Material for this exercise:
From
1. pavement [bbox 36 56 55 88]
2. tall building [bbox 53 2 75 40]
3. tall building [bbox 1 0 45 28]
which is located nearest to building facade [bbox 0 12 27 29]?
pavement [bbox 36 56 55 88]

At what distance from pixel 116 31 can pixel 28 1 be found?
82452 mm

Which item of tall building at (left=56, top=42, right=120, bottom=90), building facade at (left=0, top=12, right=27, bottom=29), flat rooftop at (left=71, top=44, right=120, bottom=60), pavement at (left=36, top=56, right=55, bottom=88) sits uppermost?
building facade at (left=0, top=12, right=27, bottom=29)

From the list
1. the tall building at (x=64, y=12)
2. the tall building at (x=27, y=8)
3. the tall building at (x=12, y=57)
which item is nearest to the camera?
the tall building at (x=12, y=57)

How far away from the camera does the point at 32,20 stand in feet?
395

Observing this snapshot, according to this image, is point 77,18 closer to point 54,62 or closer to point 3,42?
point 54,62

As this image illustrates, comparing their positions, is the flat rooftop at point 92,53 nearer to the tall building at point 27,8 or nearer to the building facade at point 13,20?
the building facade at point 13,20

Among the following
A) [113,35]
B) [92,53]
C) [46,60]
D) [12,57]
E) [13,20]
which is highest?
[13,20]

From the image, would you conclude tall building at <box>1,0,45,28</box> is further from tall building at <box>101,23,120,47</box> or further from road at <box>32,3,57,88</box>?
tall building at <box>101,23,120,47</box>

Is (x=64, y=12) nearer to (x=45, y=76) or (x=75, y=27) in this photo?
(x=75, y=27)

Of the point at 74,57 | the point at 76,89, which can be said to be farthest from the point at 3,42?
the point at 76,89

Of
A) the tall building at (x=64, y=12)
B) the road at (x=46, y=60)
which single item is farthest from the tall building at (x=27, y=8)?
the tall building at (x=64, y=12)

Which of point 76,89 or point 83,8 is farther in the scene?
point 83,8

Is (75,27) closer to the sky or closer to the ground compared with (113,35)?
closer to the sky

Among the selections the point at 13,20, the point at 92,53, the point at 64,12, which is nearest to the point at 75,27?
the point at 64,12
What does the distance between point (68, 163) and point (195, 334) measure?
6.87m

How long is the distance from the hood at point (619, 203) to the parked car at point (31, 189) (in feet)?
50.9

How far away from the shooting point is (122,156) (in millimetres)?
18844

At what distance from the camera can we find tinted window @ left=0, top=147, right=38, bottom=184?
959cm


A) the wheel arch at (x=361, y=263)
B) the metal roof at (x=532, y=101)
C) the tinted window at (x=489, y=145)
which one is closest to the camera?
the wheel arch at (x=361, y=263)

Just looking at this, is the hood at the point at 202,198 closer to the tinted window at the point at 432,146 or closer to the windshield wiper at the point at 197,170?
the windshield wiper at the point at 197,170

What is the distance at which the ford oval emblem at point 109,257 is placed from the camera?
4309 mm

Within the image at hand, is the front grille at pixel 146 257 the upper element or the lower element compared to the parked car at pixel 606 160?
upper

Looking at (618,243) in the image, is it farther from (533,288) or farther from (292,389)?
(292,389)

Required task: Take the entries above and transcribe them exactly.

Finished answer:
From
1. pavement [bbox 36 56 55 88]
2. tall building [bbox 53 2 75 40]
3. tall building [bbox 1 0 45 28]
which is located nearest to building facade [bbox 0 12 27 29]?
pavement [bbox 36 56 55 88]

At what distance from pixel 116 31 can pixel 28 1 be found?
82452 mm

Which item of tall building at (left=56, top=42, right=120, bottom=90), building facade at (left=0, top=12, right=27, bottom=29), flat rooftop at (left=71, top=44, right=120, bottom=60), pavement at (left=36, top=56, right=55, bottom=88) sits uppermost?
building facade at (left=0, top=12, right=27, bottom=29)

From the list
1. the tall building at (x=64, y=12)
2. the tall building at (x=27, y=8)
3. the tall building at (x=12, y=57)
which item is nearest to the camera?
the tall building at (x=12, y=57)

How far away from the camera does the point at 32,20 stand in feet?
395

Observing this snapshot, according to this image, is point 77,18 closer to point 54,62 or closer to point 3,42?
point 54,62

As this image illustrates, comparing their positions, is the flat rooftop at point 92,53 nearer to the tall building at point 27,8 or nearer to the building facade at point 13,20?
the building facade at point 13,20

Among the following
A) [113,35]
B) [92,53]
C) [46,60]
D) [12,57]
E) [13,20]
which is highest?
[13,20]

From the image, would you conclude tall building at <box>1,0,45,28</box> is further from tall building at <box>101,23,120,47</box> or further from road at <box>32,3,57,88</box>?
tall building at <box>101,23,120,47</box>

Is (x=64, y=12) nearer to (x=45, y=76) or (x=75, y=27) in this photo?
(x=75, y=27)

Of the point at 74,57 | the point at 76,89, which can be said to be farthest from the point at 3,42?
the point at 76,89

Of
A) the tall building at (x=64, y=12)
B) the road at (x=46, y=60)
which single item is farthest from the tall building at (x=27, y=8)?
the tall building at (x=64, y=12)

Which of point 76,89 or point 83,8 is farther in the scene?
point 83,8

Is (75,27) closer to the sky or closer to the ground compared with (113,35)?
closer to the sky

Among the selections the point at 13,20, the point at 92,53, the point at 64,12, which is nearest to the point at 75,27?
the point at 64,12
What does the distance between point (68, 163) and point (195, 334) measure?
6.87m

How long is the distance from the hood at point (619, 203) to the parked car at point (31, 189) (in feet)?
50.9

How far away from the shooting point is (122,156) (in millimetres)?
18844

At what distance from the camera can we find tinted window @ left=0, top=147, right=38, bottom=184?
959cm


A) the wheel arch at (x=361, y=263)
B) the metal roof at (x=532, y=101)
C) the tinted window at (x=489, y=145)
which one is closest to the camera?
the wheel arch at (x=361, y=263)

Just looking at this, is the hood at the point at 202,198 closer to the tinted window at the point at 432,146 or closer to the windshield wiper at the point at 197,170?
the windshield wiper at the point at 197,170

What is the distance at which the ford oval emblem at point 109,257 is placed from the camera?
4309 mm

Within the image at hand, is the front grille at pixel 146 257 the upper element or the lower element compared to the parked car at pixel 606 160?
upper

Looking at (618,243) in the image, is it farther from (533,288) or farther from (292,389)?
(292,389)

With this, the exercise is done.